Overview

This page provides a brief description of the rhoScript language and compiler. It is currently incomplete, and will, in the future, contain a more detailed specification. At the moment, it describes the syntax of rhoScript, which includes briefly how the arithmetic encoder works, and an overview of the compiler.


The rhoScript High-Level Language Syntax

The high-level language has a very simple syntax. A function is surrounded by parentheses, and contains zero or more tokens separated by spaces. A token is either a function, or matches the regex ([*a-zA-Z0-9]+|"([^"]|\\")*"). The entire program is a sequence of tokens.

There are three basic "types" of tokens. The first type of tokens are builtin functions. They take argument(s) off of a global stack, operate on the data, and then push the result(s) back on to the stack. The second type of tokens are functions, integers, and strings. These have no effect other than that they are pushed on to the stack. Finally, there are modifiers. Modifiers modify (gasp) the behavior of a function. All modifiers must appear before any other tokens in a function. The actual meaning of these tokens are described below.


The rhoScript Low-Level Language Syntax

The low-level language has a significantly more complicated syntax. It is entirely arithmetic encoded based on the type of the elements on the stack.

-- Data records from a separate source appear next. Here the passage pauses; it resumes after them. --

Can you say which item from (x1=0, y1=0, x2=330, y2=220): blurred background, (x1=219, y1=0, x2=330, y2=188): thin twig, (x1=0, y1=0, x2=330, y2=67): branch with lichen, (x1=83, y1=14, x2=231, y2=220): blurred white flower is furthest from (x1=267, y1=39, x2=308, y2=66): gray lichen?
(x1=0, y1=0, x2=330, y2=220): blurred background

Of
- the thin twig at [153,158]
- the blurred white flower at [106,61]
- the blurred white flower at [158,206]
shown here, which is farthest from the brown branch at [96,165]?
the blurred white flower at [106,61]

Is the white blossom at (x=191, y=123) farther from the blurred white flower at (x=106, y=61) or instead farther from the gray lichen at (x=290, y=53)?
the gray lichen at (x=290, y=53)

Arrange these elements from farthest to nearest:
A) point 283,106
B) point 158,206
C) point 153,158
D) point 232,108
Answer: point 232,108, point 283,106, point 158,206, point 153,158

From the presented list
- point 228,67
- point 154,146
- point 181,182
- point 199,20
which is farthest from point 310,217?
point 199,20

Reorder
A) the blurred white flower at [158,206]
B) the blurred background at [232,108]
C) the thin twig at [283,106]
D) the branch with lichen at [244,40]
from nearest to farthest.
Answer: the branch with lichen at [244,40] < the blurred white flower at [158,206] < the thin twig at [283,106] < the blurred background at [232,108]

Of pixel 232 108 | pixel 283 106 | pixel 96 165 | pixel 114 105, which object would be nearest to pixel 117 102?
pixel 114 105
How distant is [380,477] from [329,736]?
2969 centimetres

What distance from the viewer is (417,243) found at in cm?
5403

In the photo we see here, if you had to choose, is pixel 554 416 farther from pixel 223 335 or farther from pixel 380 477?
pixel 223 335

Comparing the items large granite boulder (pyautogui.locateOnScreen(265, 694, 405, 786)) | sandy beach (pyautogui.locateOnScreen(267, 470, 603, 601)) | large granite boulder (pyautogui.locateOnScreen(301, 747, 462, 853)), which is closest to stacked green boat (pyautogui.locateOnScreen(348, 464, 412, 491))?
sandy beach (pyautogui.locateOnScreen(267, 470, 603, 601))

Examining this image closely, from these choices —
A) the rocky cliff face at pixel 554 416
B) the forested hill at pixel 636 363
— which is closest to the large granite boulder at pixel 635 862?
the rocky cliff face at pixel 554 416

As a first-order approximation, we can imagine the low-level language as a sequence of variable-length tokens, each of which represents a single builtin function being called, or indicating the beginning of a function being placed on the stack. Determining the decoding of a token requires knowledge of the stack.

Take as an example a stack already containing two integers, with the next token being 26. If there are 35 different possible builtins that could be called on two integers (they need not require exactly two integers, only be valid with two integers on the stack -- the following are all valid functions of two integers: duplicate the top element, increment the top element, add the top two elements, swap the top two elements), then we can think of the decoding of this token as the 26th possible function (in some consistent ordering). Note that this means the fewer number of possible functions we could be referencing, the smaller the size of the token.

Functions are represented by a specific token indicating the start of a token, followed by any modifiers, followed by the length of the function (in bits), followed by the data in the function.


The rhoScript Common Lisp Compiler

We implemented rhoScript in Common Lisp for several reasons. Least importantly, common lisp is fast: we use SBCL, which compiles lisp to x86 efficiently. Next, lisp has macros, which makes defining the builtin functions much nicer and reduces much of the boilerplate code needed. The last of the unimportant reasons is that we had never written a serious project in common lisp and wanted to get better at it.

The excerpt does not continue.